Text:
☆ ☆ ☆ ☆

Auch die rechtlichen Rahmenbedingungen zu Berichterstattungen, Meldeverpflichtungen oder Auskunftspflichten nach dem Verbraucherinformationsgesetz führten unausweichlich zu einer Digitalisierung der Dokumentation und Datenbereitstellung, da nur so eine zeitnahe Datenübermittlung und eine Vernetzung der zuständigen Stellen auf allen Überwachungsebenen sowie mit den zuständigen zivilen Überwachungsbehörden zu erreichen war. So wurde im März 2007 vom Sanitätsamt der Bundeswehr, der damals fachlich vorgesetzten Stelle der Dezernate 5 und 6, um die Beschaffung eines geeigneten Datenmanagementsystems gebeten, das eine qualitätsgesicherte Aufgabenerfüllung unter anderem im Bereich der Lebensmittelüberwachung zukunftsweisend unterstützt. Im Fokus standen:
die Steuerung der Überwachungstätigkeiten bei amtlichen Kontrollaufgaben unter dem Aspekt des Ressourcenmanagements,
die qualitätsgesicherte Dokumentation aller überwachungsrelevanter Daten,
die Leistungserfassung im Controlling/Reporting,
das einheitliche Verwaltungshandeln in allen Wehrbereichen
und nicht zuletzt das Erfüllen von Meldepflichten nach bundeswehrinternen und zivilen Vorgaben.

☆ ☆ ☆ ☆

Bereitgestellte Daten:
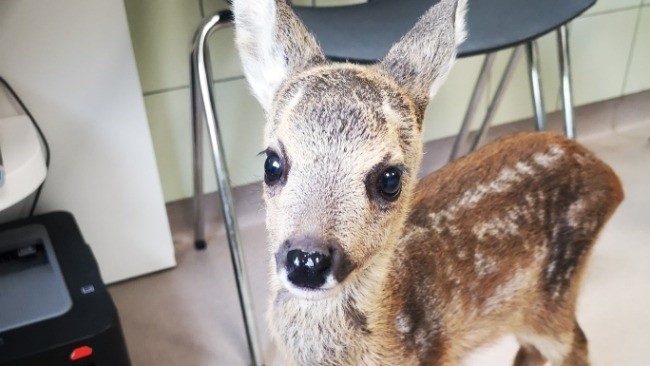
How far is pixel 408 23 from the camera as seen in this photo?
2.88 ft

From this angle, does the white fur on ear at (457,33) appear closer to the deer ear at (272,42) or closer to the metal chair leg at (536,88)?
the deer ear at (272,42)

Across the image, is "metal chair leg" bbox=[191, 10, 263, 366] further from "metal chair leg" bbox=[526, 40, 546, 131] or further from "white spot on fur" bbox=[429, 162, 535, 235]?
"metal chair leg" bbox=[526, 40, 546, 131]

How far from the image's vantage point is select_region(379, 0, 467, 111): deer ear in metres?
0.49

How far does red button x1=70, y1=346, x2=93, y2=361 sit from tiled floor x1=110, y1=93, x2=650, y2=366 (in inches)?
11.0

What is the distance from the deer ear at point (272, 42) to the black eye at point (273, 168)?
0.23 ft

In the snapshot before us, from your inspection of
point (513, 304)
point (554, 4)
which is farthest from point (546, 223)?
point (554, 4)

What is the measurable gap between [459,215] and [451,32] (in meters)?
0.21

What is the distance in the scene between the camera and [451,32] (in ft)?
1.63

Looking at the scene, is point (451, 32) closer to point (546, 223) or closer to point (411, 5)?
point (546, 223)

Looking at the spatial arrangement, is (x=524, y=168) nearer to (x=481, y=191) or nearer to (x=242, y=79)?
(x=481, y=191)

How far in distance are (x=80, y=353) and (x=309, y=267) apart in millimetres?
486

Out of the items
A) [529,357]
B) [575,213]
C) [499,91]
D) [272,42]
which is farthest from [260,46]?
[499,91]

☆ ☆ ☆ ☆

Schriftliche Aufgabe:
Wann bat das Sanitätsamt der Bundeswehr laut dem Text um die Beschaffung eines geeigneten Datenmanagementsystems?

Antwort zur Übung:
Im März 2007.